While most students spend hours perfecting their resumes, employers don’t always think as much about job descriptions. Yet these analyses show that a student’s decision to apply for a job can be influenced by factors other than the job itself. Some of these influences are marginal, while others are large. The analyses suggest that employers can increase the candidate pool by shortening job postings, rewording job descriptions, or by being cautious about using special instructions. Of course, an employer’s end goal is to find a suitable candidate, and so the quality of the candidate pool is more important than its size. Whether or not improving a job description is worth an employer’s time is another story -- especially since the effects of changing an individual job posting are uncertain.


[1] Application numbers are heavily skewed, so to satisfy the assumptions of the linear regression model we take the square root of application rate as our dependent variable. Number of words in a job posting is still our independent variable, and the curve we get is a quadratic.
[2] Several word categories showed statistically significant correlations with applications, but these correlations are hard to interpret because many word categories are filled with homonyms and questionable words. For example, the category “Land” contains words describing places occurring in nature, and is correlated with applications. However top words contained in this category are “field”, “range”, “bank” and “fall”. As another example, the words “time”, “service” and “fun” are considered “hostile” words in General Inquirer.
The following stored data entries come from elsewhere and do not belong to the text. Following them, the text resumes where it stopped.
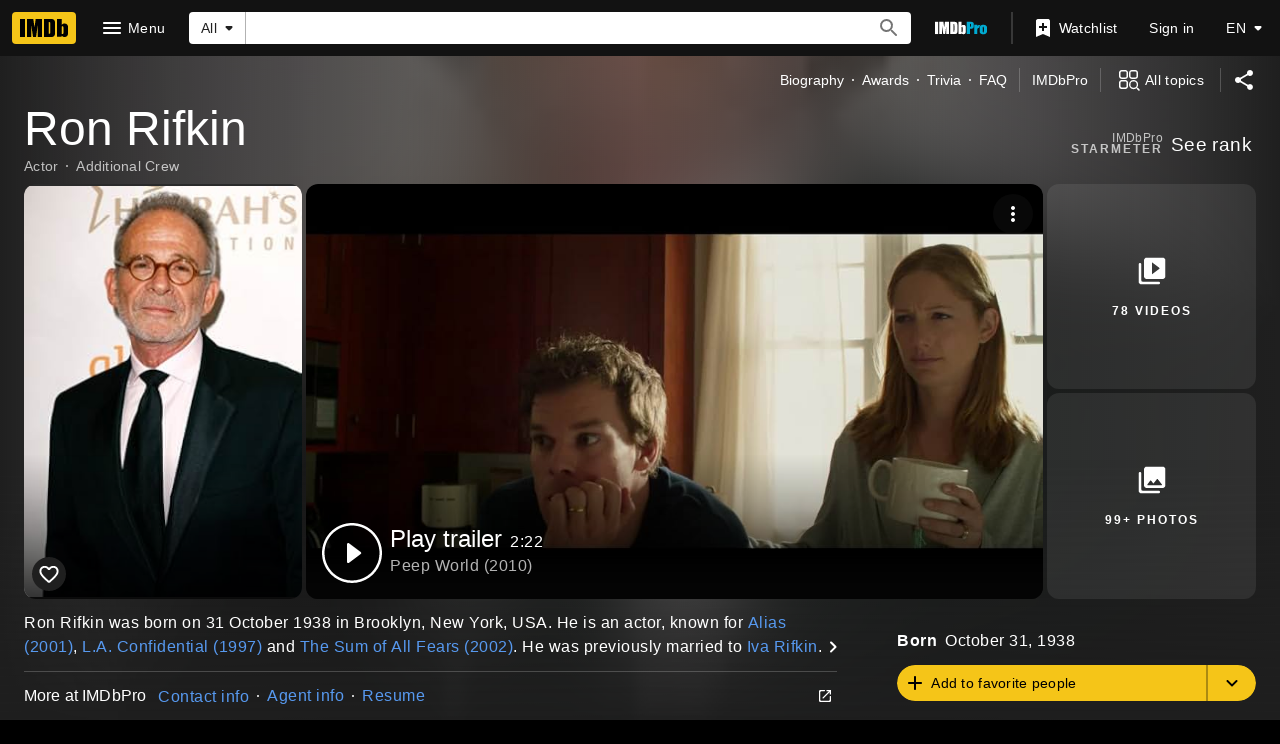

--- FILE ---
content_type: text/html; charset=UTF-8
request_url: https://www.imdb.com/name/nm0726492/
body_size: 2222
content:
<!DOCTYPE html>
<html lang="en">
<head>
    <meta charset="utf-8">
    <meta name="viewport" content="width=device-width, initial-scale=1">
    <title></title>
    <style>
        body {
            font-family: "Arial";
        }
    </style>
    <script type="text/javascript">
    window.awsWafCookieDomainList = [];
    window.gokuProps = {
"key":"AQIDAHjcYu/GjX+QlghicBgQ/7bFaQZ+m5FKCMDnO+vTbNg96AH8rhIMJ+z/0ZlnwNGCUsFTAAAAfjB8BgkqhkiG9w0BBwagbzBtAgEAMGgGCSqGSIb3DQEHATAeBglghkgBZQMEAS4wEQQM0xF1depSHZO07bzbAgEQgDtkDWjfu/iA1FFovrm1DbICsUAV04yfVyp7MT61DYp7EWM6jDnLUg9RkBp27QieKrX3EpH4gWzcP8WQoA==",
          "iv":"D5499gFDEAAAAZbb",
          "context":"hjtUV9CwtlK458x+wDf708udzPkTVFTWrVHifdJwfWuJ/lglnpQkFEVr2ZGrQxS3nM3tTiG/iyAc9endCqHLNiZUwvCZaxM7QdVLB4hwMe8W1YaWx0CNy5OQTcKHbefwIKARUVPhpqQ16TWcvpRCqyYd407FP/yipGRpIICF0RuKpR2fmE2bJFMD+Lq8Q4Lp1SR2aUdnoZ0zVtEs8p8HRifL0eP2kN/y7fxojxlCOySoF50LlDrPafdZMMgGm5GRY59hHhoLNc1ctIKP3BT9Y0h5N5FKVEgI/HBYj5ZRn9ue1hJebuB+JcFC63VDzEO7SpibRfFHlJWZf3yXlXYK1eQuWzX2nsCxwcbdt8k3RVNtETq0/Suqu1AgBmKM4vUAazJkPHXvRlFKXpYKV2A2Zc7xoOhClV+LdjETyAzWAKZvh+ADaMF9s4R5IC8XpVgZlhRv0VVKPB4Rjt5PPSVVwm1pkwiTp3zQxmfpkyjrWmfdT6pdh6T4JcV6CCPDFHOu4XahFnAfQRckf3Wlr6ba7MGlPjsiNOrz349io2KuX4LFfU2T/EJTBi+kdDRpU32FqESsCmRtzh3FIubLUlfN2IhoupYYSf8h4xqDp/QP/PwpoBnazShMNXpifXURfO5IxXXa2kMcVCvhkYPdbBXn8dO4VcupPOtVgfgg3tCsgVWtkkuorQ1S/NKukel2FCLfRBjsDsZsa5W5qTHhK3XcPv7srLm92r9j9pSDl5IiwMdY4Lk/YyUAlKCJKbXKqIjKhg=="
};
    </script>
    <script src="https://1c5c1ecf7303.a481e94e.us-east-2.token.awswaf.com/1c5c1ecf7303/e231f0619a5e/0319a8d4ae69/challenge.js"></script>
</head>
<body>
    <div id="challenge-container"></div>
    <script type="text/javascript">
        AwsWafIntegration.saveReferrer();
        AwsWafIntegration.checkForceRefresh().then((forceRefresh) => {
            if (forceRefresh) {
                AwsWafIntegration.forceRefreshToken().then(() => {
                    window.location.reload(true);
                });
            } else {
                AwsWafIntegration.getToken().then(() => {
                    window.location.reload(true);
                });
            }
        });
    </script>
    <noscript>
        <h1>JavaScript is disabled</h1>
        In order to continue, we need to verify that you're not a robot.
        This requires JavaScript. Enable JavaScript and then reload the page.
    </noscript>
</body>
</html>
[3] To test the effect of the appearance of a word, I split up the jobs based on whether or not a particular word appeared in its job description, and used a two-sample non-paired t-test. Very uncommon words or very common words were ignored.
[4] To test the effect of the number of appearances of a word, I correlated the number of times a word appears in a job description and application, and calculated the p-value. This analysis was done only on words that appear more than 10 times in at least one job posting.
[5] All of these words are significant when [3] is applied to them.